It doesn't take much effort to see that "forgiveness" is the theme that connects our first and third readings today. The Book of Sirach, often called "the Wisdom of Joshua Ben Sira," is a collection of Jewish ethical teachings written around 200 years BC. In today's passage the author encourages the notion of forgiveness in the face of anger and hate in the strongest terms. "If," Sirach says, "One does not have mercy toward another like himself, can he expect pardon for his own sins?" Makes sense, doesn't it? Seems reasonable.
The Gospel of Matthew makes a similar point, only by Jesus presenting the parable of someone who begs and receives forgiveness for himself first but, then, turns around and refuses it to another. Now that doesn't make sense, does it? Seems unreasonable, almost embarrassingly so.
The funny thing about forgiveness is this: when forgiveness makes sense and seems reasonable or, on the other hand, when forgiveness doesn't make sense and seems unreasonable, forgiveness is God's way with us and it's what he asks to be our way with one another.
I feel pretty sure that as the readings were read and as you hear these words of mine, some of us were squirming in our seats or even at this pulpit. Forgiveness can be easy. It can also be very difficult, very hard.
As Christians, we often pray as Jesus taught us: "forgive us our trespasses AS we forgive those who trespass against us." I wonder if God the Father takes us literally, at our word? Forgive us AS we forgive others? I wonder how much forgiving would go on if God took us at our word?
Those who study such things report that the word "forgive" appears 42 times in the Old Testament and 33 times in the New Testament. Although we can add up a precise word count, the idea or concept of forgiving and forgiveness --- its meaning, its purpose, its consequences --- is much more frequently used. Something to think about as we seek to know what God is saying to us today, right now here at St. Robert Bellarmine parish on this, his feast day.
St. Robert Bellarmine was a scholar, a lawyer, a Jesuit, a Bishop, a Doctor of the Church. He was not content simply to take things at face value. He sought the deeper, more profound meaning of things. Let's follow his example and ask ourselves what is forgiveness.
Not too hard, really. Forgiveness first involves something to forgive, some wrongdoing: an offence, an insult, something that caused hurt or real pain; a sin against God or one another; something one has done or has failed failed to do, in thought or word or deed, through one's fault, through one's fault, through one's grievous fault. We all know when it's done to us, maybe less so when we do it to others. There it is. First point. Second point: now what are we, you, going to do about it?
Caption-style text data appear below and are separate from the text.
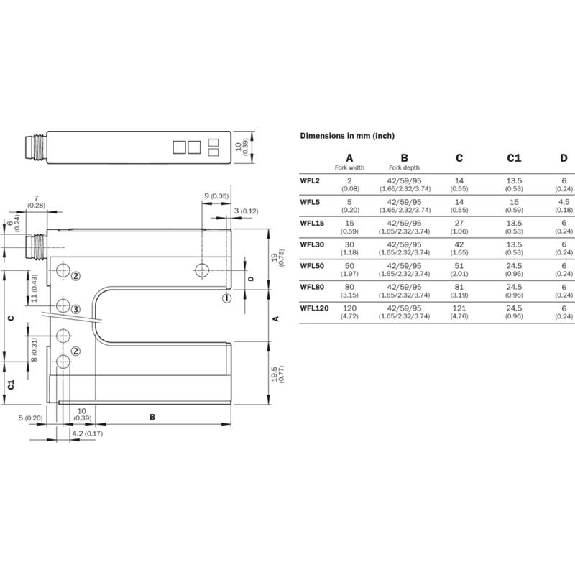 Fourche opt. U PNP/NPN E=120mm Prof=95mm Laser LO/DO / M08 4P Fourche opt. U PNP/NPN E=120mm Prof=95mm Laser LO/DO / M08 4P-Lire la description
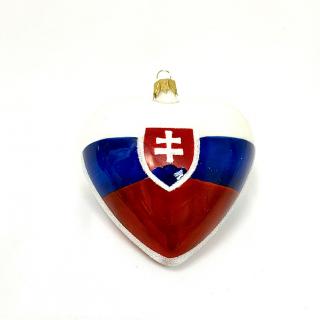Skleněná ozdoba srdce „Slovenské srdce“, 10 cm, v barvách slovenské vlajky ( velikost 10 cm v dárkové krabičce ) Balení: 1ks, Barva: bílá, Velikost:…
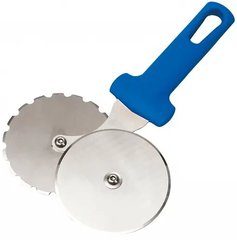 Ніж-колесо для тіста подвійний 25х15,5х10 см. TO CUT, GI.METAL із синьою пластиковою ручкою (AC-ROP4)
Our first reading talks about people who hold on to wrong doing, anger or hate, vengeance or corruption. People hold on to the worst part of themselves, their darkness, like it is a treasure, made of gold. And where does that get them? Does it make life better, more satisfying, peaceful? We know the answer. My father or mother, brother or sister; my husband or wife or my children; my neighbor or friend or boss or coworker; my bishop or my priest. Does holding the hurt ever work, ever improve our life, ever feel good, ever bring peace of mind or heart? I don't think so.
As we forgive those who trespass against us ... 70 times 7 times! Forgiveness is the mercy that lets go, that moves on, that reconciles, that makes things right AGAIN, that brings peace ... even when there is no apology. Failing to forgive hurts us more than the one we fail to forgive.
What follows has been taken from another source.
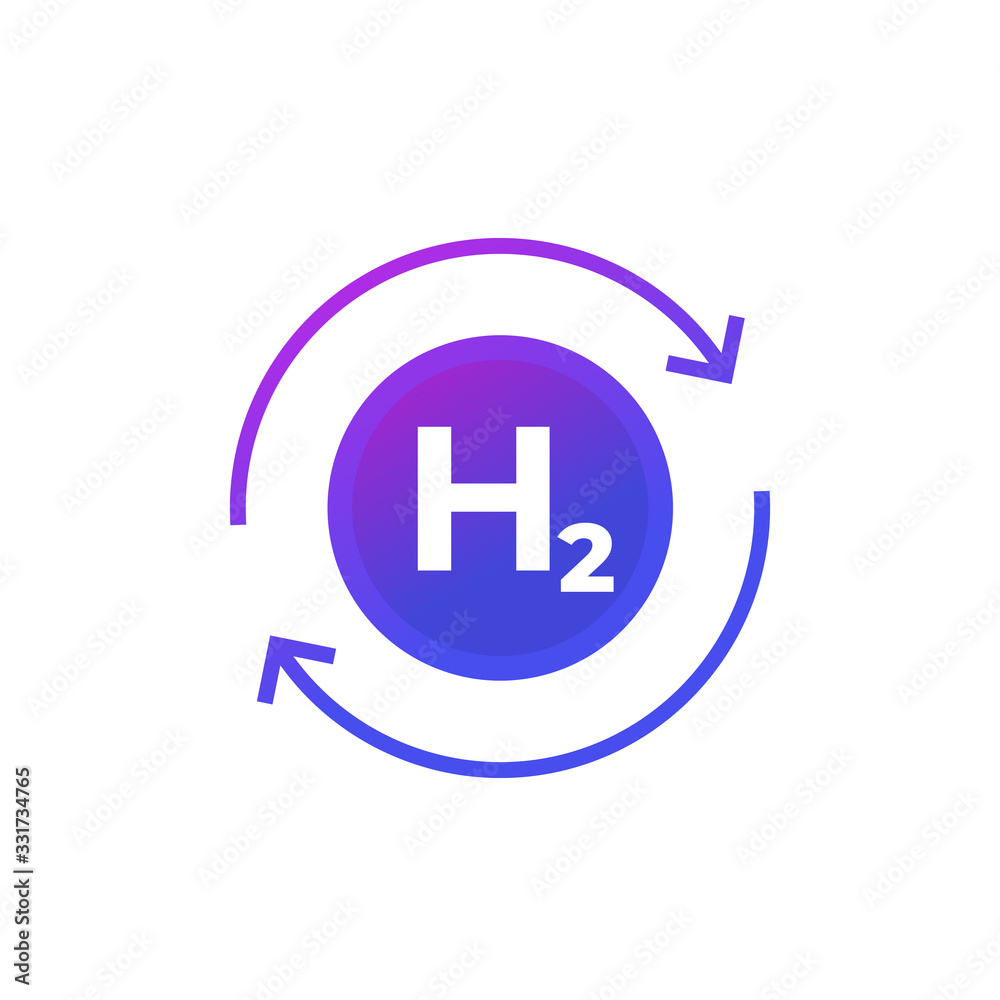 hydrogen vector icon with arrows hydrogen vector icon with arrows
When Jesus looked down from the cross at those who beat him, crucified him, left him to die, whom did he see? He saw those who stood there as well as those who betrayed him, who denied him, who ran away. And he saw you and me. "Father forgive them," he prayed, "For they do not know what they have done." Maybe it's time to make that prayer our own.
Forgiveness does not excuse what others do wrong. Forgiveness prevents it from destroying your heart. To heal a wound, you have to stop touching it. Forgiveness does not change the past ... it changes the future. Jesus taught us that we are worthy of God’s forgiveness. Jesus showed us that so are those who hurt us.
Forgive us our trespasses AS we forgive those who trespass against us. "To be a Christian means to forgive the inexcusable (in others) because God has forgiven the inexcusable in you (C.S. Lewis, 'On Forgiveness' in 'The Weight of Glory and Other Addresses,' New York: Harper Collins, 1949, p. 182)."